§ SOURCE PASSAGE:
━━━━━━━━
Announcing the 2nd Annual
Young Adult Faeries & Fantasy Giveaway Hop
January 8th to 14th
This years hop is co-hosted by Gabrielle from The Mod Podge Bookshelf
Thanks to I Am A Reader, Not A Writer and The Mod Podge Bookshelf for sponsoring this giveaway hop. I am thrilled to introduce the featured author for this hop, Ellen Oh, author of Prophecy! She generously agreed to do a US giveaway of a signed copy of her book and swag as well as a great interview!
Goodreads Book Description:
The greatest warrior in all of the Seven Kingdoms... is a girl with yellow eyes.
Kira’s the only female in the king’s army, and the prince’s bodyguard. She’s a demon slayer and an outcast, hated by nearly everyone in her home city of Hansong. And, she’s their only hope...
Murdered kings and discovered traitors point to a demon invasion, sending Kira on the run with the young prince. He may be the savior predicted in the Dragon King Prophecy, but the missing treasure of myth may be the true key. With only the guidance of the cryptic prophecy, Kira must battle demon soldiers, evil shaman, and the Demon Lord himself to find what was once lost and raise a prince into a king.
Intrigue and mystery, ancient lore and action-packed fantasy come together in this heart-stopping first book in a trilogy.
My Rating: 4 out of 5 stars
Ellen Oh is an adjunct college instructor and former entertainment lawyer who one day picked up a Genghis Khan biography and was never quite the same again. It was the start of an obsessive fascination with ancient Asian history that led to years of researching, which culminated in writing Prophecy, her first novel. She also loves martial arts films, K-pop, K-dramas, and cooking shows, and she thinks the Last Airbender series was the best animated show ever created. Originally from New York City, Ellen lives in Bethesda, Maryland, with her husband and three daughters and is always on the hunt for a decent bagel.
Author Interview Part I.
1. You have a very unusual pathway (and one that I personally love) to becoming a writer. First, you were a lawyer, now you are an YA writer with a cultural twist. Can you tell us a little about your adventures to getting where you are today?
I'd become fascinated with Ancient Asian history after reading a biography on Genghis Khan back in the year 2000. It led to years of obsessive research that led to a kernel of an idea -- an idea that I could write a fantasy novel using a mix of history, mythology and legend. And then it happened. One morning, while stuck in horrible gnarly traffic on the Washington, DC beltway heading to work, the idea blossomed into a story that just came tumbling out of my head. Since traffic was either at a stop or crawling along, I grabbed every single scrap of paper out of my purse and began scribbling the story down of a young prince who is supposed to be the hero of legend, but then it turns out that the hero is really his cousin, who’s a girl. And that was the idea that ultimately turned into Prophecy.
━━━━━━━━
§ INFORMATION PROVIDED:
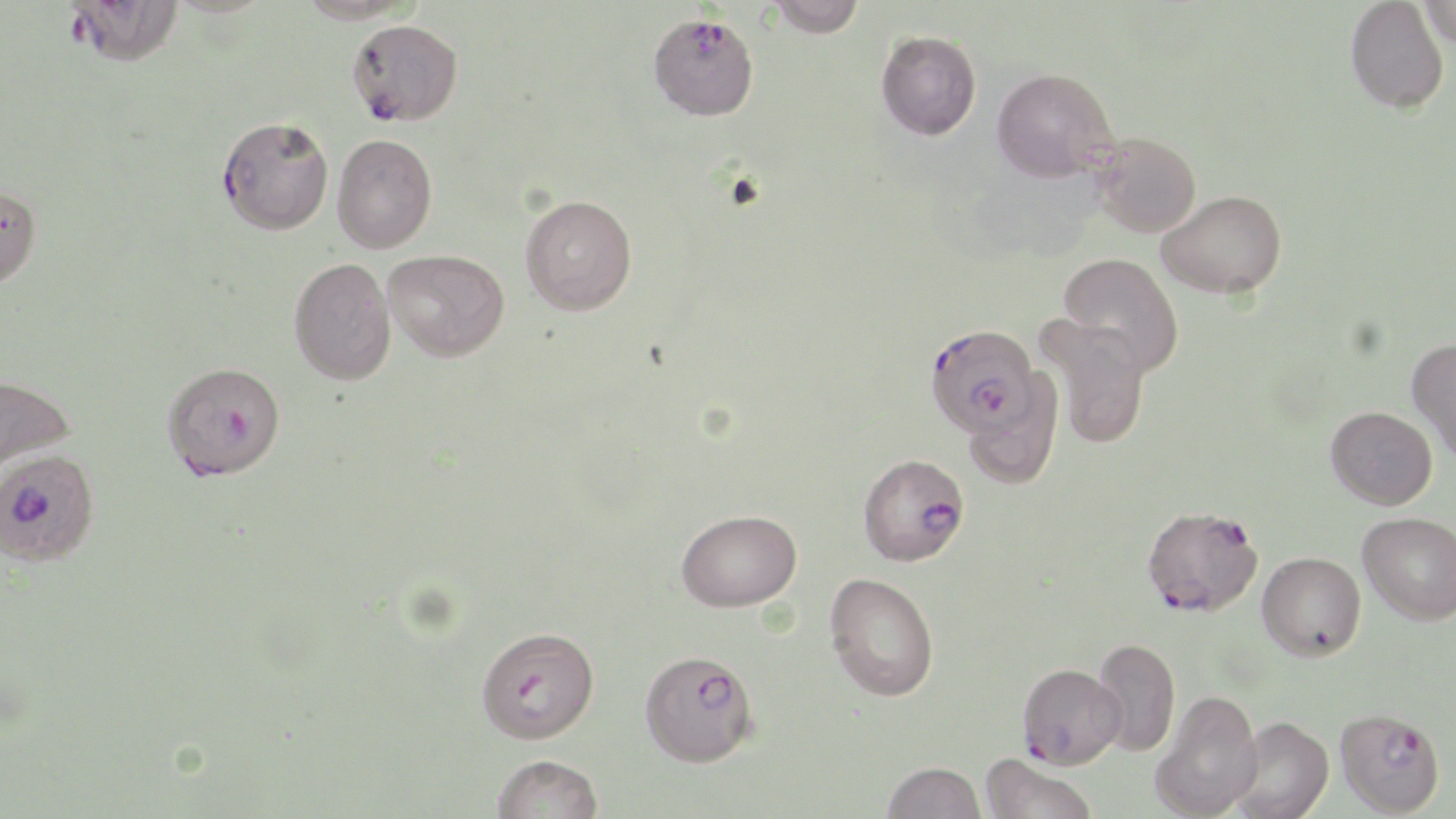 Approximate bounding boxes as [x1, y1, x2, y2] in pixels. Uninfected red blood cell locations: [66, 0, 184, 67], [295, 0, 419, 25], [768, 0, 866, 37], [1345, 0, 1449, 114], [1419, 0, 1456, 50], [876, 30, 981, 141], [991, 67, 1119, 183], [1092, 132, 1201, 237], [332, 133, 436, 253], [0, 183, 42, 291], [1157, 189, 1287, 299], [520, 194, 638, 315], [383, 249, 510, 362], [1057, 252, 1185, 377], [289, 257, 397, 385], [1036, 315, 1152, 449], [1407, 338, 1456, 464], [961, 370, 1065, 490], [0, 374, 75, 481], [1325, 406, 1437, 509], [676, 509, 802, 612], [1358, 512, 1456, 625], [1256, 551, 1366, 661], [824, 571, 940, 702], [1091, 637, 1180, 757], [1150, 690, 1263, 819], [1227, 716, 1334, 819], [980, 753, 1098, 819], [492, 754, 604, 818], [881, 760, 987, 819]. Plasmodium falciparum-infected red blood cell locations: [648, 12, 759, 120], [347, 19, 463, 126], [217, 115, 335, 234], [924, 323, 1042, 438], [162, 361, 286, 480], [858, 452, 970, 566], [1, 456, 99, 570], [1141, 504, 1263, 618], [476, 626, 599, 743], [639, 649, 759, 766], [1017, 662, 1126, 769], [1334, 708, 1445, 816]. Slide-level diagnosis: Plasmodium falciparum. Optical microscopy. Single field of view. 1000x magnification. Image is 1456×819 pixels. May-Grünwald-Giemsa stain. Thin blood film.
━━━━━━━━
§ WHAT IS ASKED:
[1] Answer these questions from the giveaway hop post:
(a) What kind of book did Ellen Oh pick up that started her fascination with ancient Asian history?
(b) What is the name of Kira's home city?
(c) Where was Ellen Oh when the idea for the story came to her?
[2] Duplicate the stretch of the giveaway hop post from "1. You have" through "you are today?".
[3] Say whether each statement agrees with the giveaway hop post. Answer yes or no, and quote the words of the post that decide it.
(a) The giveaway of Ellen Oh's signed book is open internationally.
(b) Prophecy is the first book in a trilogy.
(c) Ellen Oh currently lives in New York City.
The data were taken from a different source than the giveaway hop post.

§ RESULTS FOR EACH TASK:
[1]
(a) A Genghis Khan biography.
(b) Hansong.
(c) Stuck in traffic on the Washington, DC beltway, heading to work.

[2]
1. You have a very unusual pathway (and one that I personally love) to becoming a writer. First, you were a lawyer, now you are an YA writer with a cultural twist. Can you tell us a little about your adventures to getting where you are today?

[3]
(a) No: "She generously agreed to do a US giveaway of a signed copy of her book and swag"
(b) Yes: "this heart-stopping first book in a trilogy"
(c) No: "Originally from New York City, Ellen lives in Bethesda, Maryland"